*EXERCISE*
From the first line to the last, write out the data below exactly.

(Dataset entries)
————

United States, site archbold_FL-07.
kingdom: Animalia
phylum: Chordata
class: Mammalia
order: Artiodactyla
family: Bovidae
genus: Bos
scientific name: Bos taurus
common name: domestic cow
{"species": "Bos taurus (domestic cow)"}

————

*SOLUTION FOR THIS PROBLEM*
United States, site archbold_FL-07.
kingdom: Animalia
phylum: Chordata
class: Mammalia
order: Artiodactyla
family: Bovidae
genus: Bos
scientific name: Bos taurus
common name: domestic cow
{"species": "Bos taurus (domestic cow)"}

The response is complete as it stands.